The banjo neck has four main parts, the neck itself, the heel, the fingerboard, and the peghead, each of which have features of their own. The neck itself acts as a handle. The noting hand slides up or down it in order to reach different notes. The shape and size of the neck is important. Strength is a consideration with the neck. The strings will exert constant tension on the neck throughout the life of the banjo. The neck must be strong enough to remain straight. It is a good idea to reinforce the neck. I use a steel bar to reinforce my necks, the details are discussed in the Neck section.

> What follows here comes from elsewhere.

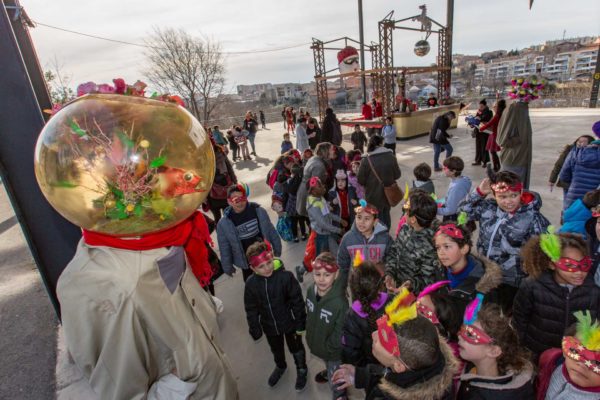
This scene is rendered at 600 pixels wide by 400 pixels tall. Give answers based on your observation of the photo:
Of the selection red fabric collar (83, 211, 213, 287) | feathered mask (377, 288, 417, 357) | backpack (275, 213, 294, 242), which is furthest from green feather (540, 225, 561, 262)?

The back of the banjo neck, where the palm and heel of the hand hold or move along it is shaped with the hand in mind. I like a gentle V shape, because it suits my hand nicely and gives the thumb of my noting hand something to push against. The shape of the neck also contributes to the weight of the neck. I like for the neck to be as thin as possible while still providing an ample handle.
Banjo Neck Heel
The heel is the part of the banjo neck that meets the rim. The heel must be strong. The end of the heel that meets the rim will be given a radius that matches the diameter of the rim. The banjo neck will be mounted to the rim at a slight angle, this means that the mating surface of the heel has both a radius and an angle cut into it. The heel also acts as a place for the dowel stick to mount into and must have a hole drilled into the surface that mates with the rim to accommodate the tenon of the dowel stick. This is a feature that will be addressed in the neck section.
The peghead serves as a place for the tuning machines to mount. It too must be strong. The peghead angles back from the plane of the fingerboard. Take some extra consideration of the grain orientation in this area when planning as this tends to be the weakest and most vulnerable part of many stringed instruments.

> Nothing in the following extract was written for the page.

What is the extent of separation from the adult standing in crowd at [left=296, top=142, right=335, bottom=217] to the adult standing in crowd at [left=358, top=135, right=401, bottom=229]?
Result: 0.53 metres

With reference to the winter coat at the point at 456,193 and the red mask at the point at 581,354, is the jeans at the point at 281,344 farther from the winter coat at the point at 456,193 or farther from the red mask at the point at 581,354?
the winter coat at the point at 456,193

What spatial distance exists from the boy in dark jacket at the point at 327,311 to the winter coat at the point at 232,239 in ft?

The fingerboard is the front side of the banjo neck and acts as the playing surface for the noting hand. Some banjos are fretted and some have no frets. In either case the fingerboard must be wide enough to accommodate the fingers.
Banjo Neck Length
Here is something to think about: if the rim is 11″ or 12″ in diameter and the scale length is 25.5″ from nut to bridge, how long should the neck be? That depends on where you want the bridge to rest on the head.
A great deal of a banjo’s tone and over tones will be determined by where the bridge rests on the head. I like mine to be almost in the middle, about 5.5″ from the tail of the rim in the case of a 12″ rim, more like 5″ or a little less for an 11″ rim. This area is sometimes called the “sweet spot” by makers and players because it sounds so nice about there. So in steps, to figure out the length of the banjo neck…
- Scale Length
- Rim Size
- Bridge Placement
- Subtract; (Rim Size) – (Distance of bridge from tail) = Distance from bridge to beginning of fingerboard.
- Subtract; (Scale Length) – (Distance from Bridge to beginning of fingerboard) = length of fingerboard.
Draw some pictures to help yourself figure this out the first time.
With a 25.5″ Scale length, my fingerboard for a 12″ rim comes out to about 19″. And for an 11″ rim, about 19.5″. Knowing the length of the fingerboard we can now consider the total length of the neck. In addition to the length of the fingerboard the total neck length also includes the length of the peghead. So, if we add 7″ to the fingerboard length to accommodate the length of the peghead that gives a total length of 26.5″. For an 11″ rim make the banjo neck 1/2″ longer.